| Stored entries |
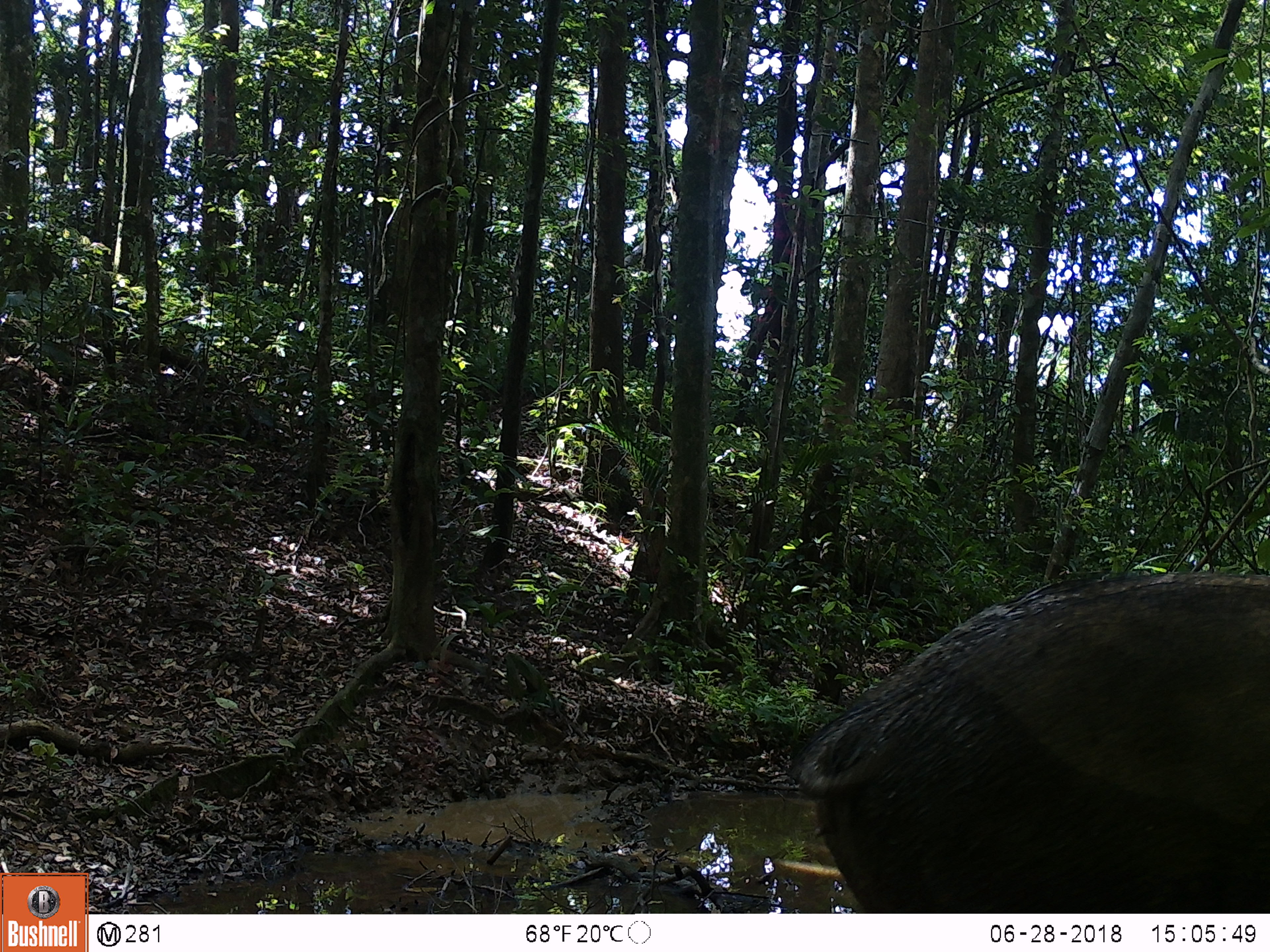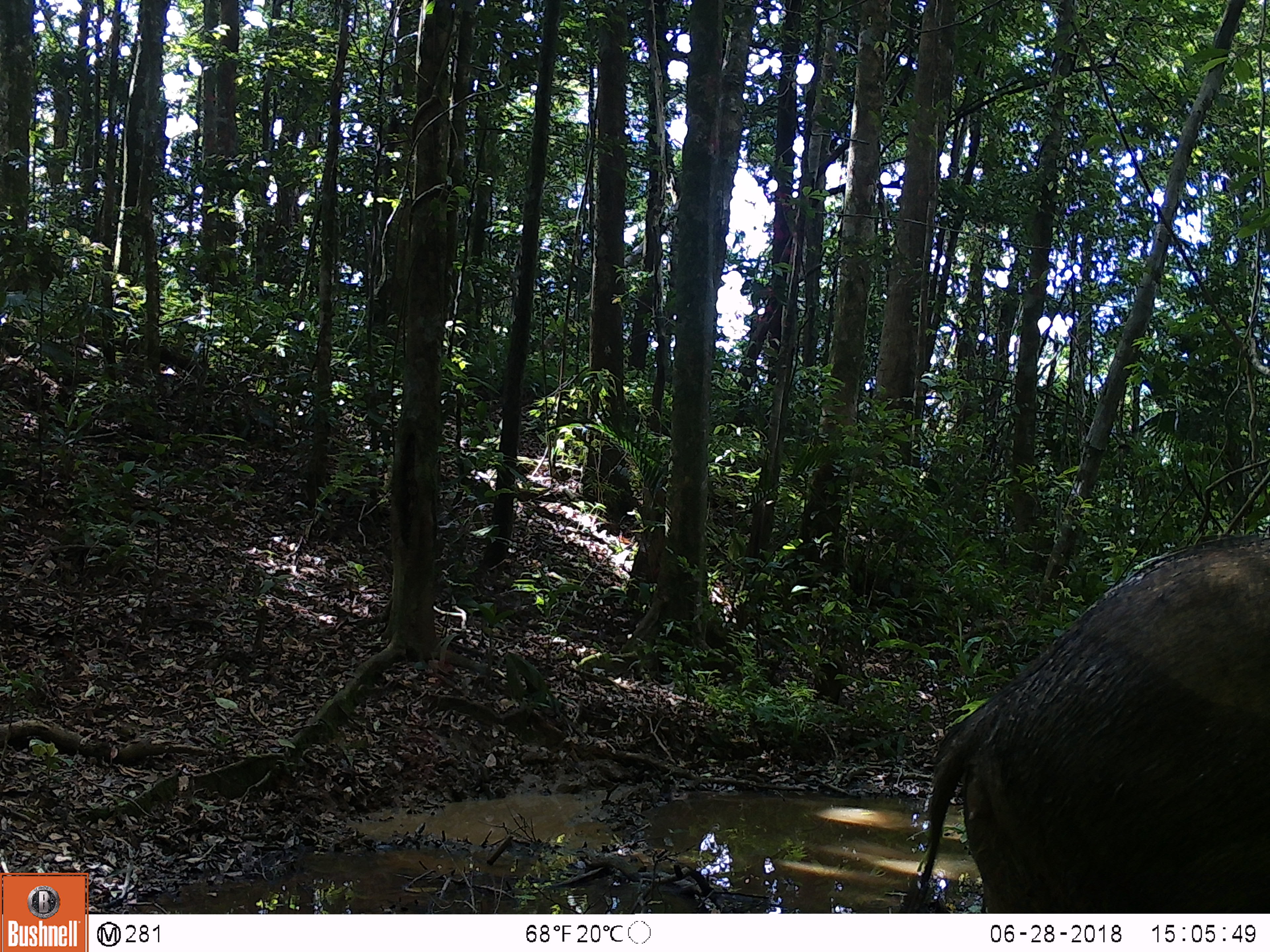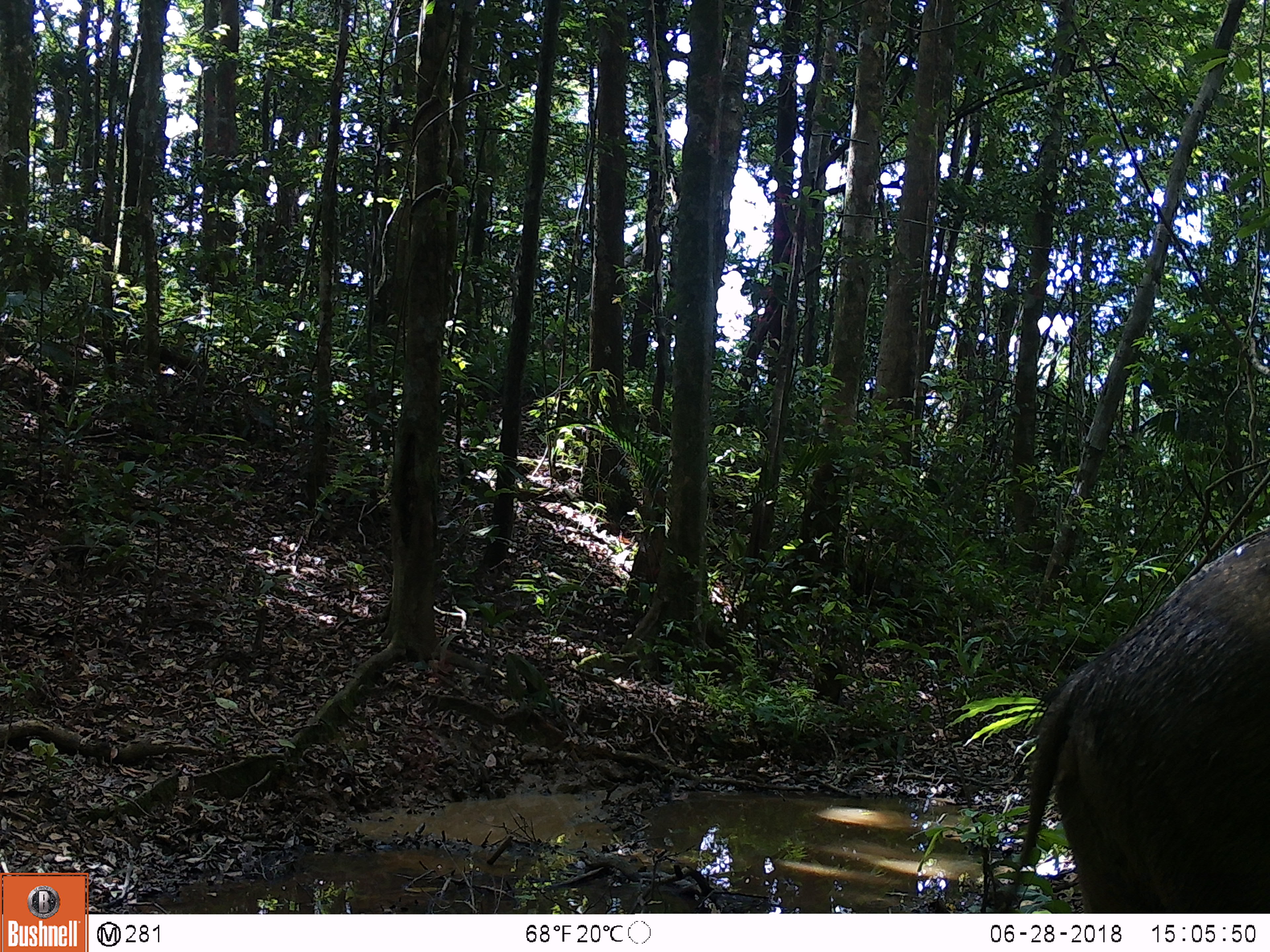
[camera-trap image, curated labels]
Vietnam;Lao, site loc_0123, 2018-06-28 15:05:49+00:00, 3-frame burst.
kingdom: Animalia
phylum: Chordata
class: Mammalia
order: Artiodactyla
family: Suidae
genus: Sus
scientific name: Sus scrofa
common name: eurasian wild pig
Eurasian wild pig (Sus scrofa). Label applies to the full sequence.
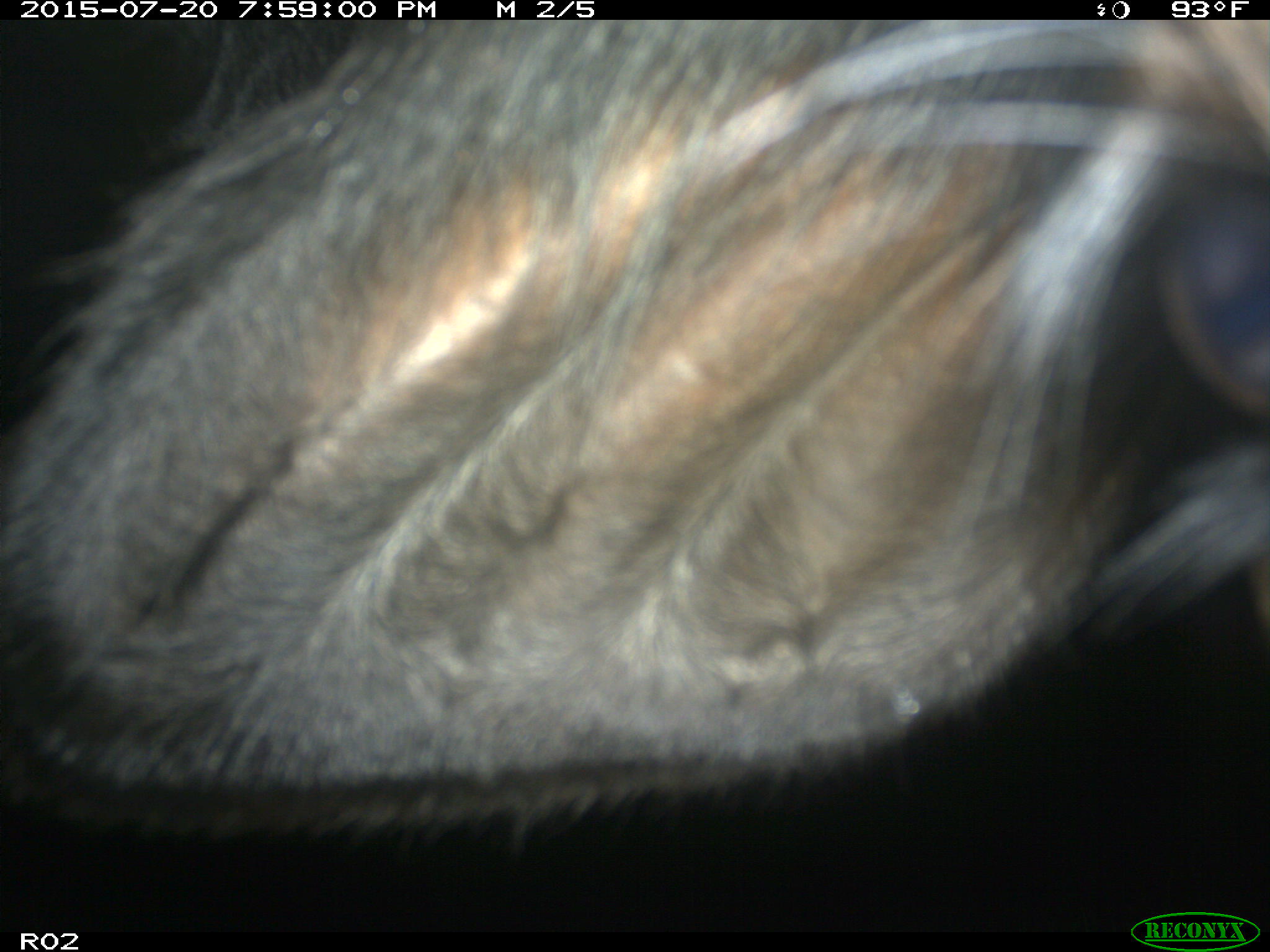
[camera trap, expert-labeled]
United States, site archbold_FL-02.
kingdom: Animalia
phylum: Chordata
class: Mammalia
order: Artiodactyla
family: Bovidae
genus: Bos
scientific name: Bos taurus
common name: domestic cow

| Exercise objective |
Pick each line holding "camera" out of the entries above and return it.

| Response area |
[camera-trap image, curated labels]
[camera trap, expert-labeled]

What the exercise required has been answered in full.